ハッサンルー出土の金杯には神話的場面が描かれていますが、その中のひとつに日月の二神を従えた天候の神が牡牛の牽く戦車に乗っている場面があります。
その牡牛の口からは水が流れ出し一つの流れを形成しているかのようです。その牛に向かい、ひとりの神官と思われる人物が底の平らなマルリク型らしき杯を両手に捧げ持っています。彼の後には供物としての羊を一頭ずつ連れた二人の人物が控えています。
ここには牡牛は天候の神の使いで、水を供給するものとして考えられていたことが示されているのではないかと思われます。
カスピ海地方、マルリク周辺の遺跡からは多くの牡牛を象った注口付土器が発掘されていますが、あるいはこれも水を供給する者としての牛をあらわしているものかも知れません。これらはおそらく何等かの生命を与える水を入れる器を意味したのではないかと思われます。
マルリクから出土した、やはり立体に作られた頭部を持つ牡牛の意匠の金杯では、翼がその上半身に生え、生命の木に両脇からよりかかるように前脚をあげ後脚で立ち上がった牡牛が四頭あらわされていますが、丸彫りで表現された頭部を見ると、秀明杯は意匠化の傾向が強く一種の面取り表現に近いものがあるのに対して、より写実的な表現がなされています。
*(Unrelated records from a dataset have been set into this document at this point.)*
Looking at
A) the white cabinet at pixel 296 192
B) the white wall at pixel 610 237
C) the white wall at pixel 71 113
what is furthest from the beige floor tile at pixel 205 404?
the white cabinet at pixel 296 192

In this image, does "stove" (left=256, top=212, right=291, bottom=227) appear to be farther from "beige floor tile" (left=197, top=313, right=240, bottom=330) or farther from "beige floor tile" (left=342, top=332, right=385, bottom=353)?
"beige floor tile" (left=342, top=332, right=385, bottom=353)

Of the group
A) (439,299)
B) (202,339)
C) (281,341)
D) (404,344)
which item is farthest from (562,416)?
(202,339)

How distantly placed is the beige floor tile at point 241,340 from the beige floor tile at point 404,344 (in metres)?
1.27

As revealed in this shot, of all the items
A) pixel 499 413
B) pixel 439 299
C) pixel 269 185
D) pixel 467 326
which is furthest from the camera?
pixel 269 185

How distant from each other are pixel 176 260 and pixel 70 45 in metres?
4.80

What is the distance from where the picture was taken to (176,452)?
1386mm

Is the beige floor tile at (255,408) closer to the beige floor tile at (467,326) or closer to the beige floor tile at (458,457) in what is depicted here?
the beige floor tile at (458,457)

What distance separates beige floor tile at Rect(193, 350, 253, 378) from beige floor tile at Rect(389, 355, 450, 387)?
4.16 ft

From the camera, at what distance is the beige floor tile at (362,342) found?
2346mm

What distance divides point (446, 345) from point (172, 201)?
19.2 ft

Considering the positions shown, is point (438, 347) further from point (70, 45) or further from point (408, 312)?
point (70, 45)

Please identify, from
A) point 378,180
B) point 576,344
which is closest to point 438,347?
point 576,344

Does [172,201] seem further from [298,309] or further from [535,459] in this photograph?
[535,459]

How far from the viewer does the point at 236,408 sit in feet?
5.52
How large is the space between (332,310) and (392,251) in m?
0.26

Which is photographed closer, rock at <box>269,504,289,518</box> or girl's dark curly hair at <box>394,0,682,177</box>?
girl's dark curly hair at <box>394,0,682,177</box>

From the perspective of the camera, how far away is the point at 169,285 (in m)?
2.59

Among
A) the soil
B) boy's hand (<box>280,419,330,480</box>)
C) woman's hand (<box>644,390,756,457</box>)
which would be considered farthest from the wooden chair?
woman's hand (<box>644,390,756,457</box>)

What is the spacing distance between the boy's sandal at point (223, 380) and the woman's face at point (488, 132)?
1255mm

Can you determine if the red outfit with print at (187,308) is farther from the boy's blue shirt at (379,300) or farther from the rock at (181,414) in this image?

その毛並みの表現を見ても秀明の金杯とかなりの相異があります。むしろそのより意匠化された体躯の表現と、( 型の刻印 の連続で現された毛並みの表現はハ杯に大変近いものがあります。
牛の背中や四肢に彫られた太いJ型の装飾と、たてがみ(?)後端の巻毛の表現は、マルリク出土の金杯のユニコーン意匠と大変近似しています。
更に四肢につけられたJ型の房のような表現は、古くはメソポタミア紀元前三千年紀の円筒印章の人面牛などの後足及び、紀元前10〜9世紀とされる北西イラン由来の青銅製の壺の有角獣にも見られ、この一連の動物が超自然的、神話的な存在である事を示していると思われます。
牛の体にはこのJ型の窪みも含めて、角、目、耳、耳下の'もみあげ'、口の両端、蹄、尾の部分に窪みがありますが、貴石などなんらかの象嵌が施されていたのではないかと想像されます。当時の西アジアでは有色の貴石自体その色によって各々の意味を持たされていました。その貴石が多数象嵌されたと考えられるこの杯は正に呪術的に重要な役割を持っていた可能性が考えられます。